Data for this exercise:
** START **
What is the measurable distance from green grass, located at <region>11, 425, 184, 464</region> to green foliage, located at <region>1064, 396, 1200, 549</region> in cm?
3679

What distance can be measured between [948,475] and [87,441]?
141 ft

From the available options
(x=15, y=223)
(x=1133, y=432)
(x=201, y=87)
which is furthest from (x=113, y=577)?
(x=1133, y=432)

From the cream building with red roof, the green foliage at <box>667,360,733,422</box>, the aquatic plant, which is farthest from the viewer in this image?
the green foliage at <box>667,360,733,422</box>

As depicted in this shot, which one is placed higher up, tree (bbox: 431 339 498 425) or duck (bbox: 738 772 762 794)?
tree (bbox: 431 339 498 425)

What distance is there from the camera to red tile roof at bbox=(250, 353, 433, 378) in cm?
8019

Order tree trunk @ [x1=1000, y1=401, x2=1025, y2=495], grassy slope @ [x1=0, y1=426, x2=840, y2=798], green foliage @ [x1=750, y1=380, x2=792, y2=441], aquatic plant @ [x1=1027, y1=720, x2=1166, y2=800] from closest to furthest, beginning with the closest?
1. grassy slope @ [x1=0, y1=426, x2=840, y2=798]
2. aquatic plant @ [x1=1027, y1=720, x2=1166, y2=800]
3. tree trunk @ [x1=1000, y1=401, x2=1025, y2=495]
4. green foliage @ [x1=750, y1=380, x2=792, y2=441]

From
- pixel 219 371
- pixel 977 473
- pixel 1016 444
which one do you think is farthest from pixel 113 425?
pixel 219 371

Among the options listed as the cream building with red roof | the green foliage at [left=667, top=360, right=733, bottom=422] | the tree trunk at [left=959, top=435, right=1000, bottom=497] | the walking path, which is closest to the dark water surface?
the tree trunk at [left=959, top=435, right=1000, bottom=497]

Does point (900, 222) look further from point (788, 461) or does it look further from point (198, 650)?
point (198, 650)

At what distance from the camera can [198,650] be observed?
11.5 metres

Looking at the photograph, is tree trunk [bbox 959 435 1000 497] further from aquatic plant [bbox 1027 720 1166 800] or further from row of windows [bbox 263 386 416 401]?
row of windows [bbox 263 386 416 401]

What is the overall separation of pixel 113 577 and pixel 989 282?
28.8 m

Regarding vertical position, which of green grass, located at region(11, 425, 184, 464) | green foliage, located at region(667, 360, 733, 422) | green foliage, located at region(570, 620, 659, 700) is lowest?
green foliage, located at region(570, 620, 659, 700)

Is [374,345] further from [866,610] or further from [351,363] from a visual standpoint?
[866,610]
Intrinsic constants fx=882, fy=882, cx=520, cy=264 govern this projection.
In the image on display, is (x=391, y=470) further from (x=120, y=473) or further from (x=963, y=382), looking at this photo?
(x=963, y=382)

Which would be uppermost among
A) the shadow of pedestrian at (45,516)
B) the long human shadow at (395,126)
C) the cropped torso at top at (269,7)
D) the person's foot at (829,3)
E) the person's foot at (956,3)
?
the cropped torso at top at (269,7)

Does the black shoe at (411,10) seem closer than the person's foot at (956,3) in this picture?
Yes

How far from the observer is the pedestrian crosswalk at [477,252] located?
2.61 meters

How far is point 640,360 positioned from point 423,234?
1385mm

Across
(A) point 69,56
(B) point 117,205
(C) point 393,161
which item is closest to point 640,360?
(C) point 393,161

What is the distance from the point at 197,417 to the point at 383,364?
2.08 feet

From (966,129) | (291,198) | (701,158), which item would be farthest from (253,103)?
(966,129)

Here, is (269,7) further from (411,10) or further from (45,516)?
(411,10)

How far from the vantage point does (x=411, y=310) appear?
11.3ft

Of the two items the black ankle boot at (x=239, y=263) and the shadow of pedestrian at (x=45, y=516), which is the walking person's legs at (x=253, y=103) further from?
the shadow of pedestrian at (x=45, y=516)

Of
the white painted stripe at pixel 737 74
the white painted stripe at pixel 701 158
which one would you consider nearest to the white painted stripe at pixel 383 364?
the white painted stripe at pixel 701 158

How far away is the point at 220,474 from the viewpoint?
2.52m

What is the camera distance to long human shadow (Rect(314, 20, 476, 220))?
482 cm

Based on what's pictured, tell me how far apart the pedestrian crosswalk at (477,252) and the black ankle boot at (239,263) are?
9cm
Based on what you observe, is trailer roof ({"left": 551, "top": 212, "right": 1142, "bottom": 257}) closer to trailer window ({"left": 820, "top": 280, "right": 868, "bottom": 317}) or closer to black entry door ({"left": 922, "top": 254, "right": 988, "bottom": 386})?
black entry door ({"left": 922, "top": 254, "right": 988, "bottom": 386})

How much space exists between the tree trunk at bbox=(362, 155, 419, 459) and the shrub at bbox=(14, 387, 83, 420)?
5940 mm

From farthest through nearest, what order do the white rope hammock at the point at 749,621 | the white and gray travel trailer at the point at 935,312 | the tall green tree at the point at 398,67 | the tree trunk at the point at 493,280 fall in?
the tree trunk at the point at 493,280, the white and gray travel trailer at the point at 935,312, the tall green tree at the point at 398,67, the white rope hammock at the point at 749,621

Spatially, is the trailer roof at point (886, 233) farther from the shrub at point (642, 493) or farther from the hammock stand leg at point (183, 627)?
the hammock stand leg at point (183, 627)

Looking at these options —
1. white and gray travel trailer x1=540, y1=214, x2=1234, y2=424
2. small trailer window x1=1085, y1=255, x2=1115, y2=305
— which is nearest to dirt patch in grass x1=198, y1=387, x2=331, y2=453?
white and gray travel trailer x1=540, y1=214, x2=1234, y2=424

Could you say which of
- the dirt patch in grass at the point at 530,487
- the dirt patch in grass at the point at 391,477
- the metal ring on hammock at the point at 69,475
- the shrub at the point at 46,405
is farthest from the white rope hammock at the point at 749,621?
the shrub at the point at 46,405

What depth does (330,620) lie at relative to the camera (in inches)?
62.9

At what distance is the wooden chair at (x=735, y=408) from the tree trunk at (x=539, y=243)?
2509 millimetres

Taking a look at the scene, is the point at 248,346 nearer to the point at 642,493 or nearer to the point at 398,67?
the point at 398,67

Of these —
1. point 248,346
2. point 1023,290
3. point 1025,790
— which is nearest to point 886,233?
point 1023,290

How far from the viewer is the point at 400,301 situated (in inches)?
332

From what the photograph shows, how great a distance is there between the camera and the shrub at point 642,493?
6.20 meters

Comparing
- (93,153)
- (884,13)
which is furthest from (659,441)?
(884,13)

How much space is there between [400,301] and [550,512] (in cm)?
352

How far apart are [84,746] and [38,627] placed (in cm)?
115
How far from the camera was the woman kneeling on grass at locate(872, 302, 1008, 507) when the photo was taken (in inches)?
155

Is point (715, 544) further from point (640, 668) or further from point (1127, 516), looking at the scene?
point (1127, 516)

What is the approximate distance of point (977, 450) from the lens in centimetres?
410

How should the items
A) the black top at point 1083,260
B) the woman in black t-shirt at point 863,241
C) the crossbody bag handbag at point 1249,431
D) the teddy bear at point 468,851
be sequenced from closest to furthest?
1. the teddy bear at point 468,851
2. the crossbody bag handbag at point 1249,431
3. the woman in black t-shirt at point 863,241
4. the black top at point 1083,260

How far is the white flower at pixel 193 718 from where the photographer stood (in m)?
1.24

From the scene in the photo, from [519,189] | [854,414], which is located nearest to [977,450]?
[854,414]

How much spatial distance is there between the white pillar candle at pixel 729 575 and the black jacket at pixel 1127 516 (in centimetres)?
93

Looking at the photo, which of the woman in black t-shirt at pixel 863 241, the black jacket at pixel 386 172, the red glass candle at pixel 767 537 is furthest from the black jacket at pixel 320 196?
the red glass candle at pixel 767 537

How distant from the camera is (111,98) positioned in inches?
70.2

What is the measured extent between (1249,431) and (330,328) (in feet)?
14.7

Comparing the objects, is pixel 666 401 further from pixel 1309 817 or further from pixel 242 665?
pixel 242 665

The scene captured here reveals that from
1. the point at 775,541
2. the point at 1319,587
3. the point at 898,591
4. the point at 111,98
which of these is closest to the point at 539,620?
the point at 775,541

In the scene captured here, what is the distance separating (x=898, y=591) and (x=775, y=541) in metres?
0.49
** END **
Set exercise: Output the part of the records that opens with the line containing "What is the measured" and runs through the end of the records as a Markdown table with the columns Row and Record line. Number each row and leave out blank lines.

Response to the exercise:
| Row | Record line |
|---|---|
| 1 | What is the measured extent between (1249,431) and (330,328) (in feet)? |
| 2 | 14.7 |
| 3 | Comparing the objects, is pixel 666 401 further from pixel 1309 817 or further from pixel 242 665? |
| 4 | pixel 242 665 |
| 5 | The scene captured here reveals that from |
| 6 | 1. the point at 775,541 |
| 7 | 2. the point at 1319,587 |
| 8 | 3. the point at 898,591 |
| 9 | 4. the point at 111,98 |
| 10 | which of these is closest to the point at 539,620? |
| 11 | the point at 775,541 |
| 12 | In the scene captured here, what is the distance separating (x=898, y=591) and (x=775, y=541) in metres? |
| 13 | 0.49 |